For someone of Steve Jobs' talent, energy, and charisma — and commensurate fame and fortune — to die at 56, stings us with a sense of injustice. Jobs turned technology into a fashion at a time when most people were intimidated by technology. His technology has to be touched, felt, worn, and flaunted. He had a deep sense of what people would want if only they knew what they wanted. Jobs had an even deeper understanding of that elusive alloy of science, art, and engineering (“taste”, as he often called it) that can fire the fancy of millions. In the i-world, Jobs so brilliantly conjured and controlled, everyone is supposed to either own or pine for his products.

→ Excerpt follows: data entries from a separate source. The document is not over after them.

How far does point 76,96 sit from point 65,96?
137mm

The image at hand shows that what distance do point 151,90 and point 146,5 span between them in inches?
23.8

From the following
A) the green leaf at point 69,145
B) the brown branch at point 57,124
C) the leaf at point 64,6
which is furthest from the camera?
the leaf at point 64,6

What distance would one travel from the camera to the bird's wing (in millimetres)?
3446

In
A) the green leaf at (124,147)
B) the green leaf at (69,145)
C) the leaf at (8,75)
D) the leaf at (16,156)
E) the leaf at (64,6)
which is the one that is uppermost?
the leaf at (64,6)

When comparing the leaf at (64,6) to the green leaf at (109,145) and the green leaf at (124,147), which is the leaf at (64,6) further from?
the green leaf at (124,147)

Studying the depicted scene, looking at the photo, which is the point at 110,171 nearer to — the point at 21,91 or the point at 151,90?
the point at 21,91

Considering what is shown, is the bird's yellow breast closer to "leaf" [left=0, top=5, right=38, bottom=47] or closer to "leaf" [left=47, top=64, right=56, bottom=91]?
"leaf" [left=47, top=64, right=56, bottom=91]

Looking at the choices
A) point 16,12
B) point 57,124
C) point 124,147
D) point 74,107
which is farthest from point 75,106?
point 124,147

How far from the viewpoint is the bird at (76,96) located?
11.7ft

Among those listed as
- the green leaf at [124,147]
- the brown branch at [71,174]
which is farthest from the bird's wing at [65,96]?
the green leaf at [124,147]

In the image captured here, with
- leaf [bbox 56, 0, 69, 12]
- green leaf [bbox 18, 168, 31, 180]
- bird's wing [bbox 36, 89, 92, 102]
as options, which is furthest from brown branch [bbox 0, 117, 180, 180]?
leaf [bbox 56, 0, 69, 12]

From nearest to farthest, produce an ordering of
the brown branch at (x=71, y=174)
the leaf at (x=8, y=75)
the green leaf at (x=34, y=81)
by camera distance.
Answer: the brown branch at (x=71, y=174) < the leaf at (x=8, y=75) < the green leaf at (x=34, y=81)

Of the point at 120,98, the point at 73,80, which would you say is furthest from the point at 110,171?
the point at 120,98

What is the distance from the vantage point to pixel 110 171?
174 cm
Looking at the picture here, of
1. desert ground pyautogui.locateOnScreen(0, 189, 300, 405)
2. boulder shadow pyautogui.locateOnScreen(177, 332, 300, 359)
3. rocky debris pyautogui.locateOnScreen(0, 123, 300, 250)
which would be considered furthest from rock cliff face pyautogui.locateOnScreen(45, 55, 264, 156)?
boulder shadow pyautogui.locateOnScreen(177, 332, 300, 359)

A week after Job's death, Dennis Ritchie was found dead at his home in New Jersey. He was 70 and lived alone, ailing for quite some time. For all who earn their living by programming computers today, The C Programming Language most likely remains an enduring influence. The book, which Ritchie co-authored, teaches more than a programming language; it introduces a new way of thinking about computers. Ritchie's design of the C programming language, and co-development of the Unix operating system shaped much of computing as we know today.

Prophetic words

Ritchie's commented that they were not merely building computer programmes, but “a system around which fellowship can form”. These were prophetic words, given the subsequent burgeoning of the open source community and recent interests in social computing. Ritchie's own ideas, and ideas derived from them, lie at the heart of almost all the gizmos we hold in our hands today.

On October 24, 2011, John McCarthy died at Stanford, at the age of 84. McCarthy's body of work can not be enveloped by a product, or a company, or a programming language, or an operating system. A pioneer in the field of artificial intelligence, he was also the father of foundational concepts in computing such as time-sharing, garbage collection, and possibilities of electronic commerce. Ideas such as garbage collection are now embedded within newer languages such as Java, and the sweep of McCarthy's influence on today's computing paradigms is phenomenal. Incidentally, Jobs was a regular at the Homebrew Computer Club, whose members McCarthy invited to his Stanford lab. The prototype of Apple 1 was first shared in the Homebrew fraternity.

Jobs, Ritchie, and McCarthy were technologists, but deeply different ones.

The adoption of a new technology in recent times goes through three distinct phases, typified by the ‘rainbow', ‘toy', and ‘light-bulb'. In the first phase the laity is “wowed” by the technology; but it still remains distant, like a rainbow in the sky. Then, if the drivers are right, the technology becomes a toy; masses have it in their hands, to be played with and gushed about. And then, if it is truly a game changer, the technology comes to be seen as a light-bulb. We press a switch and then, as if in Biblical epiphany, there is light. More than a century of perfecting the generation and transmission of electricity boils down to the flick of a finger that turns the light-bulb on. The technology becomes transparent. We take it for granted.

Level of transparency

In the long run, the level of transparency is one of the better tests of a technology's impact. Today, the technologies of McCarthy and Ritchie are closer to the light-bulb than Jobs'. If Jobs' had the additional decades McCarthy and Ritchie lived, maybe he would have been closer too.

The epitaphs of October 2011 are about what has been, and what might have been.

(The author is a practitioner, researcher and teacher in the computing disciplines.)